* Exercise material *
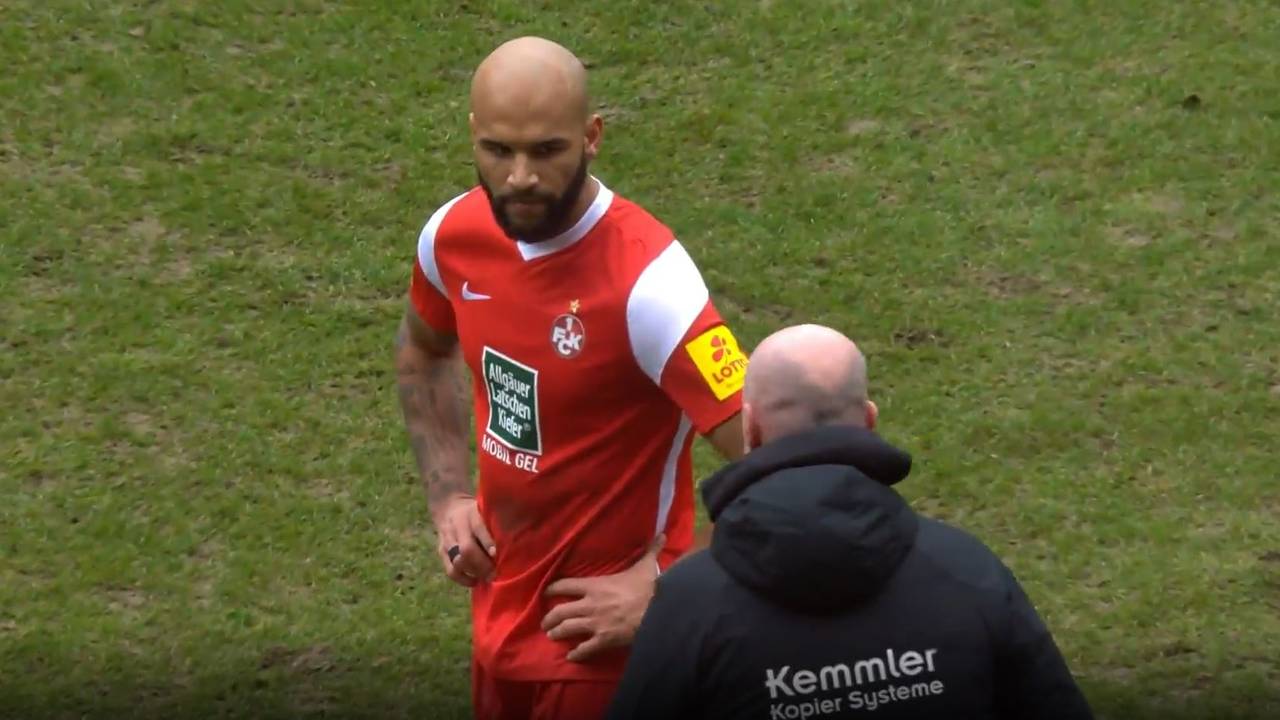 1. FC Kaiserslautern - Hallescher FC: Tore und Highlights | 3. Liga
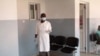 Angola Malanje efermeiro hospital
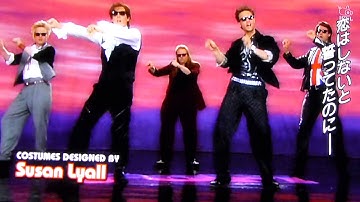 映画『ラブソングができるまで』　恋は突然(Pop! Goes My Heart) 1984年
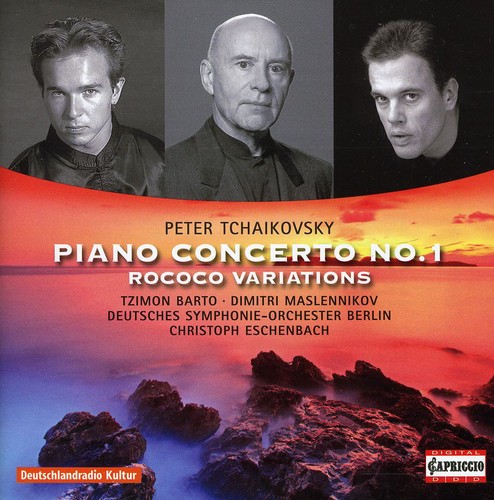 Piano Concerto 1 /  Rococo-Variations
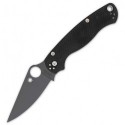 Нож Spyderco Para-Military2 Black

...

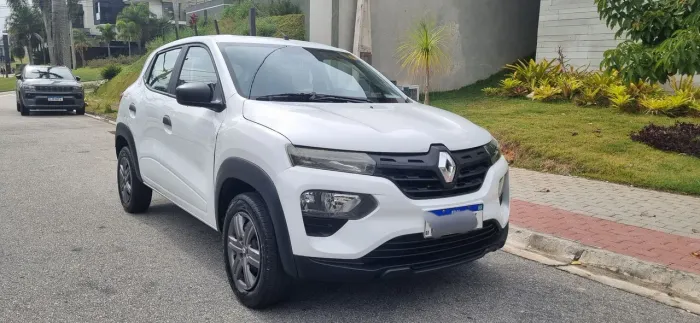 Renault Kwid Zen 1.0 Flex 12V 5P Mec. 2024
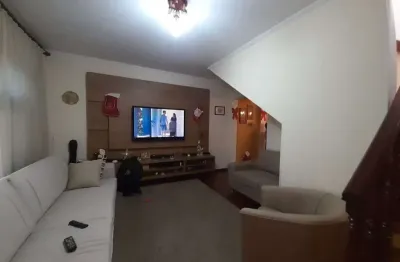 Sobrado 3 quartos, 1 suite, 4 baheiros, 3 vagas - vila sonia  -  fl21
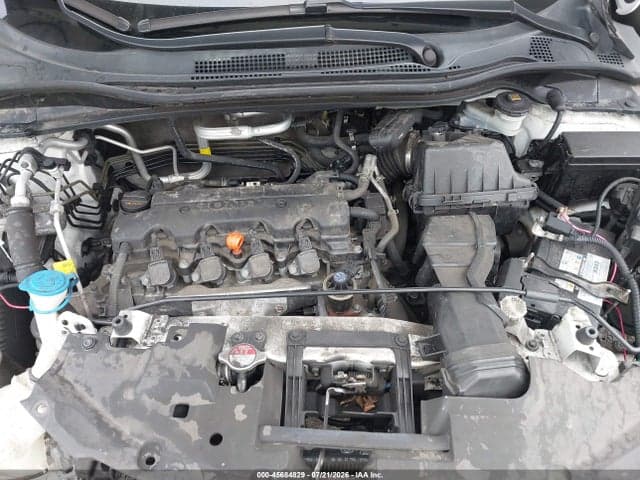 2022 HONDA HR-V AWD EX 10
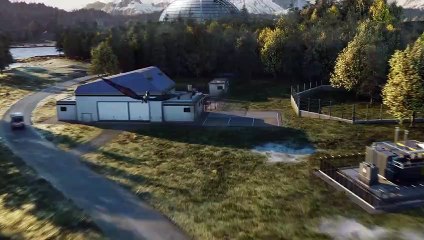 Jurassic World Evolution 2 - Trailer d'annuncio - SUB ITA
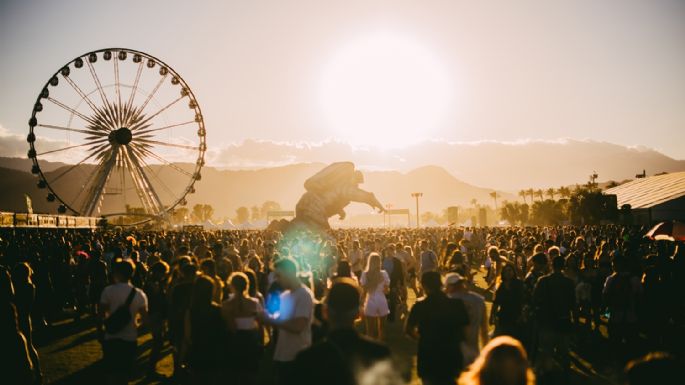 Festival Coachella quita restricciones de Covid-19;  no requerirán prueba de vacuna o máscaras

==

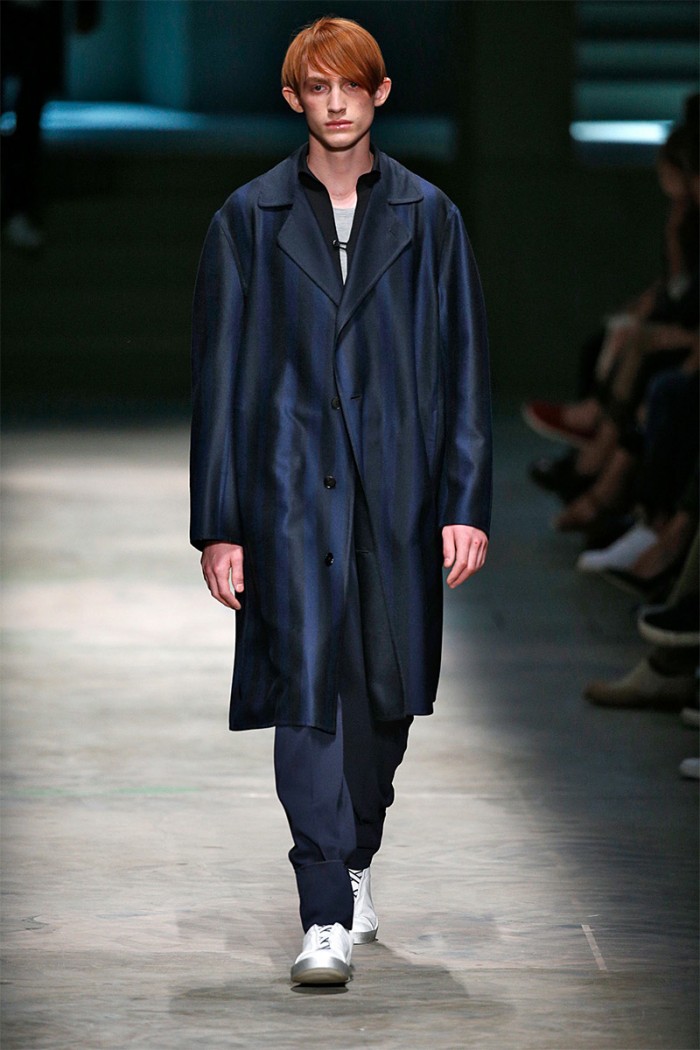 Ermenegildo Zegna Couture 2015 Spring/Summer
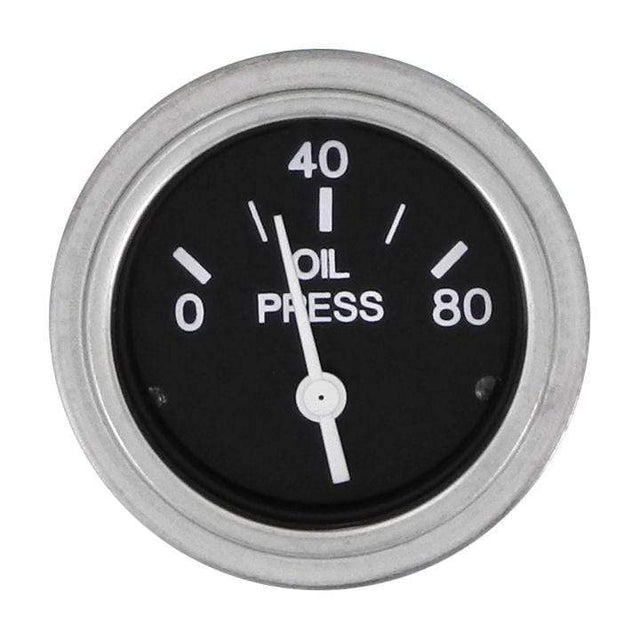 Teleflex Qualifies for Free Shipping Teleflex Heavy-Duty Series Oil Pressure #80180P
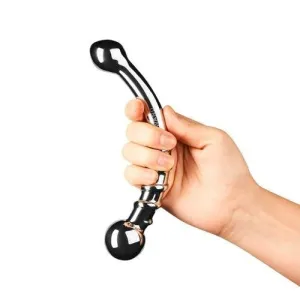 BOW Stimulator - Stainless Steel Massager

* Description of the task *
Each line from the one that contains "Sobrado 3 quartos, 1" down to the one that contains "Festival Coachella quita" is to be returned exactly as it stands above, both ends included, with pictures removed.

* Answer space *
 Sobrado 3 quartos, 1 suite, 4 baheiros, 3 vagas - vila sonia  -  fl21
 2022 HONDA HR-V AWD EX 10
 Jurassic World Evolution 2 - Trailer d'annuncio - SUB ITA
 Festival Coachella quita restricciones de Covid-19;  no requerirán prueba de vacuna o máscaras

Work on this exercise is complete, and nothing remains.